Provided text>
================================

Thanks for the warning Nintendo!
Lol Nintendo just doesn’t want you to play any games without them making their profit off of it. Just a basic corporate response which is to be expected. Emulation is fine for older games, newer games not so much unless you know how to pull the actual games off of the legally purchased game cart which 90 percent don’t. Emulation will never die and I’m glad for that
Nintendo’s just straight-up lying here. The consumer’s right to make and use backups of software they’ve legally purchased (and to modify the experience however they please, which almost certainly includes running said software on any arbitrary device of their choosing) is well-established in US courts. This actual right automatically supercedes Nintendo’s imagined “right” to prevent you from doing so.
Of course it’s all the more insulting considering that Nintendo’s own games run so much better when emulated on relatively low-end gaming PCs, than they run on Nintendo’s own platforms. Tears of the Kingdom is great, but its performance and visuals are tragically anchored to last-last gen hardware. What a joke.
Try reading the small print. Especially when it comes to digital. You bought the license for that product you don’t own that product. I haven’t read the small print on Nintendo’s stuff but it’s that way for all of the stuff you buy on ITunes so it only makes sense it’s that way on other digital store fronts.

================================

Items from a dataset
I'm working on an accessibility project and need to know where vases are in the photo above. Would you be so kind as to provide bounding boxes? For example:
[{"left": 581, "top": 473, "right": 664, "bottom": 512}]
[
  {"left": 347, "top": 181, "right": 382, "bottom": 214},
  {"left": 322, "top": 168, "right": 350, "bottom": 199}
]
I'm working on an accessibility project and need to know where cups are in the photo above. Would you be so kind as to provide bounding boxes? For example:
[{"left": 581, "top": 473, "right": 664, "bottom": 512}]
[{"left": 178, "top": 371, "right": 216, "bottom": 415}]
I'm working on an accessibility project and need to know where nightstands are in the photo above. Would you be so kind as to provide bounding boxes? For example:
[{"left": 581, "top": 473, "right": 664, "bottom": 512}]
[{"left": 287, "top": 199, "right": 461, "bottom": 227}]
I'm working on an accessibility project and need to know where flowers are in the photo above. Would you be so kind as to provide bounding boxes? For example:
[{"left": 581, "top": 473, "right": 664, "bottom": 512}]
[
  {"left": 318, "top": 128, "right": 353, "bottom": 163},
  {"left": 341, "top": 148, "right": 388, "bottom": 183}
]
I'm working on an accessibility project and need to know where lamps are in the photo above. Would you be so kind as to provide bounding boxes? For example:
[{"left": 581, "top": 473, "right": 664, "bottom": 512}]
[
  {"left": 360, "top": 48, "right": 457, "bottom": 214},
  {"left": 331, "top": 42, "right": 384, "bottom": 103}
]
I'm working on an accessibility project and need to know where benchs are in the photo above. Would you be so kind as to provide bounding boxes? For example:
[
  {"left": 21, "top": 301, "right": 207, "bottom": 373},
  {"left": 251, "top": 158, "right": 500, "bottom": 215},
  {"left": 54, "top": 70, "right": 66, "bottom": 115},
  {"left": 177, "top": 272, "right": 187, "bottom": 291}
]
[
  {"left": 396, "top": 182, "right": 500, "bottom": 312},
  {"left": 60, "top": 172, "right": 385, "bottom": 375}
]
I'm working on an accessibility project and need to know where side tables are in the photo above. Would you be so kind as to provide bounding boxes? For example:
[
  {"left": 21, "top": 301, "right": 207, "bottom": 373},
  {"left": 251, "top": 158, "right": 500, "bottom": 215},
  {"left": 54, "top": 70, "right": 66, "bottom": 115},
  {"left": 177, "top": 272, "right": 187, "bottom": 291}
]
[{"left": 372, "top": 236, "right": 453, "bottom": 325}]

================================

Exercise requirements>
(A) List every company, game, and online store named in the Nintendo emulation comments.
(B) Proceed with the Nintendo emulation comments, picking up after their final sentence.
These items come from a different source than the Nintendo emulation comments.

Answer list>
(A) Nintendo, Tears of the Kingdom, ITunes

(B)
The more I think about it I remember reading stuff that says it’s the same for physical. You don’t own it even though you technically do it’s all licensed when you buy it.
Sorta yeah. In the case of buying a cartridge, you own the physical copy of the software and I suppose a de facto transferable license to use it. Since you have that legal license to the software, the courts have determined that you also have the right to make backups of that software for your own personal use, and to modify the software or the manner or environment in which it is to be used (tools like GameShark being the classic precedent).
I was mainly referring to physical media purchases, where the law is much more plainly settled. However, the underlying principle applies equally to digital licensing. The fact that these companies have had the ability to restrict consumers from making and using legally-sanctioned backups of their digital purchases is a deeply unfortunate legal aberration, and makes it all the more morally reasonable (if not legal) for consumers to re-download their legally-purchased software from ROM-sharing sites.
What they fail to realise is that most of the pirates wouldn’t even buy the game in the first place. So they’re not really stealing anything
Are you secretly Trump? The amount of stupidity in this comment is off the charts. If they pirate a game they are stealing said game. It’s not rocket science although it might be for you. It’s just insane how people justify or that it is so okay to steal someones hard work.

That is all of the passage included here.